The first thing you notice is the size - it's really big house. The basement has a main section and then three or four additional rooms. The first floor has two kitchens, a casual family room, a formal dining room, a library, an enormous foyer, a formal living room, a semi-study, and a sunroom. The second floor has the master bedroom, which has a dressing room and a large bathroom and a sleeping porch as well. It's essentially a suite unto itself.
Aside from those, there are four bedrooms and an apartment which was added after the initial construction (as was the new kitchen and casual family room). The apartment has a kitchenette and a bathroom so it is also pretty much a suite.
The third floor was originally designed as a massive playroom, and the center room was an amazing place for kids to play. There are three additional rooms that the Harts rented out for years to medical students. Dr. Hart grew up in rural Georgia, in Sherman's path not that long after the Civil War, and was very lucky to get educated at all. He never forgot how difficult to get as far as he got in life, and so he and Mrs.

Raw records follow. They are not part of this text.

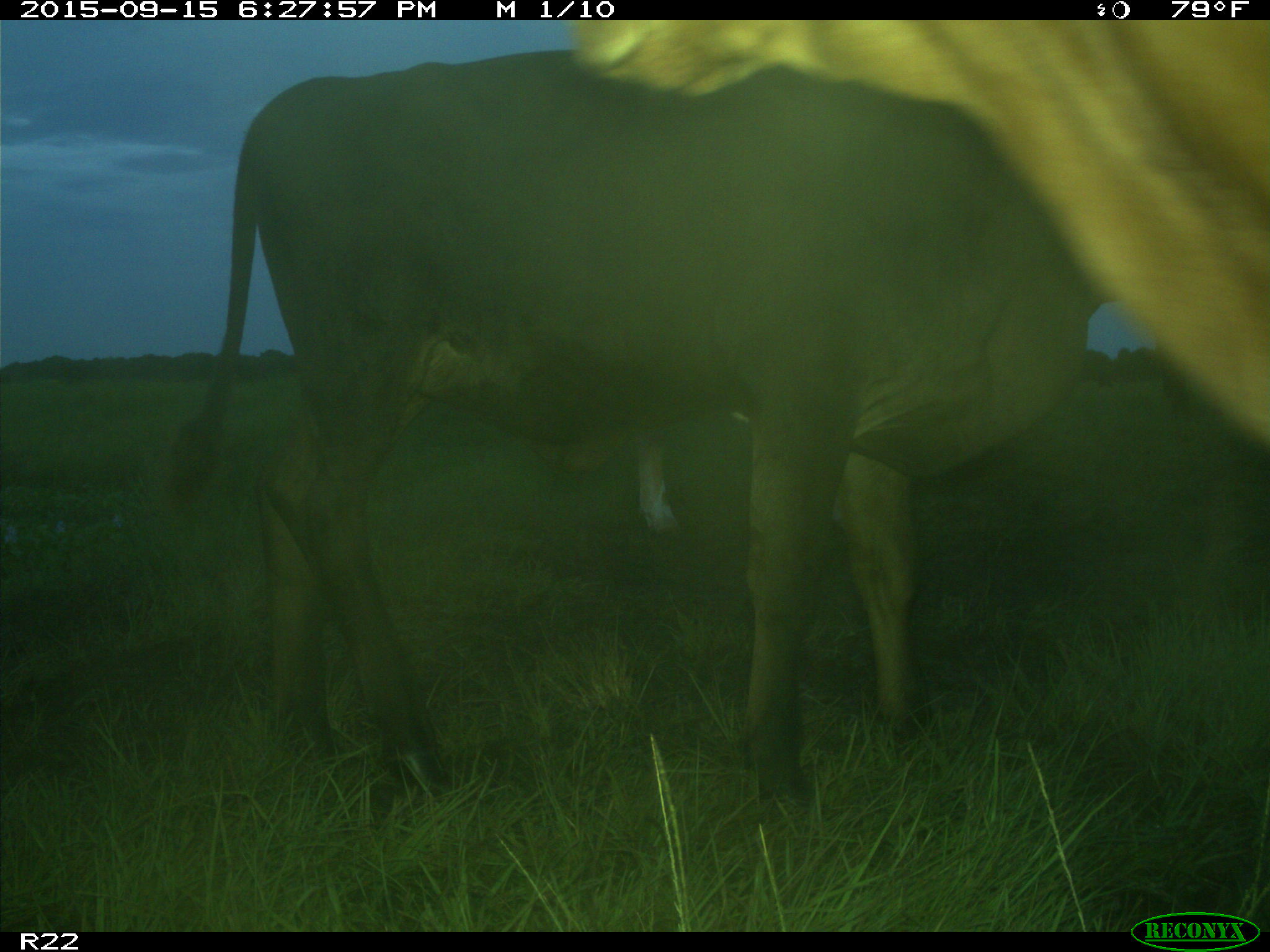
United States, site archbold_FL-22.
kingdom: Animalia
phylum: Chordata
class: Mammalia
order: Artiodactyla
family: Bovidae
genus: Bos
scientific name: Bos taurus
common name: domestic cow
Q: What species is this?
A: Bos taurus (domestic cow).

Hart rented rooms out to medical students for decades, and the price never went up: $25.00 a month, and you got to eat with the family when you wanted to.
There are also two structures between the house and Wallace Wade. One was built aroung a boxcar which left Europe in the nick of time, saving a family from Hitler's Final Solution. It came to Durham with all their possessions and was ever after parked at the Hart's, where a building was put up around it. It's a very humble building, quite rural actually, but with an impressive pedigree. Chances are Duke tears it down, but it's an interesting bit of history with a right to go on, in our opinion.
The other house, which was converted to an apartment for Mrs. Hart's steady line of grandchildren who attended Duke, used to be a chicken house and was still called that. During the Depression, the Harts raised (and slaughtered) their own chickens and turkeys, and that was where the birds and supplies were kept.
Aside from the obvious, the house has a number of secrets which we won't go into here. Suffice it to say, not everything in life is immediately obvious. As we said, it has a soul and a spirit, and we hope they will be noticed and treasured.
We hope the Brodheads will enjoy the house, and we hope they take some interest in its story as well. It is a gracious place to live, and a joyful place as well. We should also say we are pleased that Duke didn't decide to give it to, say, the English department. It's not an office, it's a home, and a wonderful, rare place to be.